**Exercise:**
Count the lines below that contain the string "region". Give only the number.

**Spatial question records:**
· · · ·
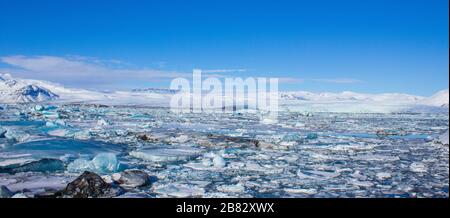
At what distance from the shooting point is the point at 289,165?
248 inches

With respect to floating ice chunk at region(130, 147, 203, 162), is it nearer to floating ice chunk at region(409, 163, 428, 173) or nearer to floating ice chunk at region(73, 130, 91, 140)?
floating ice chunk at region(73, 130, 91, 140)

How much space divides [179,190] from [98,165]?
161cm

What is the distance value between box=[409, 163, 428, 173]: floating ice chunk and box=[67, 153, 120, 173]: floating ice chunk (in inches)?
176

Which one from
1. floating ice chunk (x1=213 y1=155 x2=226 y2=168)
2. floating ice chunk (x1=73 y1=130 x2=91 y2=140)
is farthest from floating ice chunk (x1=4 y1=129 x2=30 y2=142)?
floating ice chunk (x1=213 y1=155 x2=226 y2=168)

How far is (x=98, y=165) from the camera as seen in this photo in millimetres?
5430

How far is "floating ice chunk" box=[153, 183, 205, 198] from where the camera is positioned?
428cm

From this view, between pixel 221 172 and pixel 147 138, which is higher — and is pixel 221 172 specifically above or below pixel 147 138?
below

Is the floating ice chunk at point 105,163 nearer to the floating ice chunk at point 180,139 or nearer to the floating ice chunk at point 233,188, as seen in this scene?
the floating ice chunk at point 233,188

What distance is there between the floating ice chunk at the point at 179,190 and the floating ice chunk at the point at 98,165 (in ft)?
3.89

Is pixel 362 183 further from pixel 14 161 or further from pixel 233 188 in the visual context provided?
pixel 14 161

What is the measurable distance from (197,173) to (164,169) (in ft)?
1.98

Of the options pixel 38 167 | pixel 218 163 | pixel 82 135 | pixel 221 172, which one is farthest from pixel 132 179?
pixel 82 135

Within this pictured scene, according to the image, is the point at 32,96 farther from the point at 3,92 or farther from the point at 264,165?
the point at 264,165
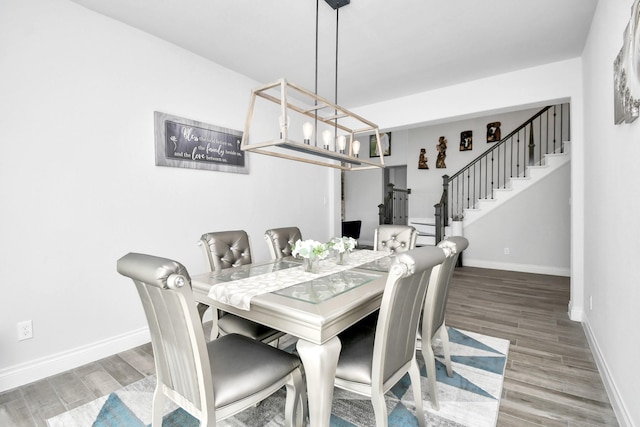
· · · ·
**Output for this task:**
2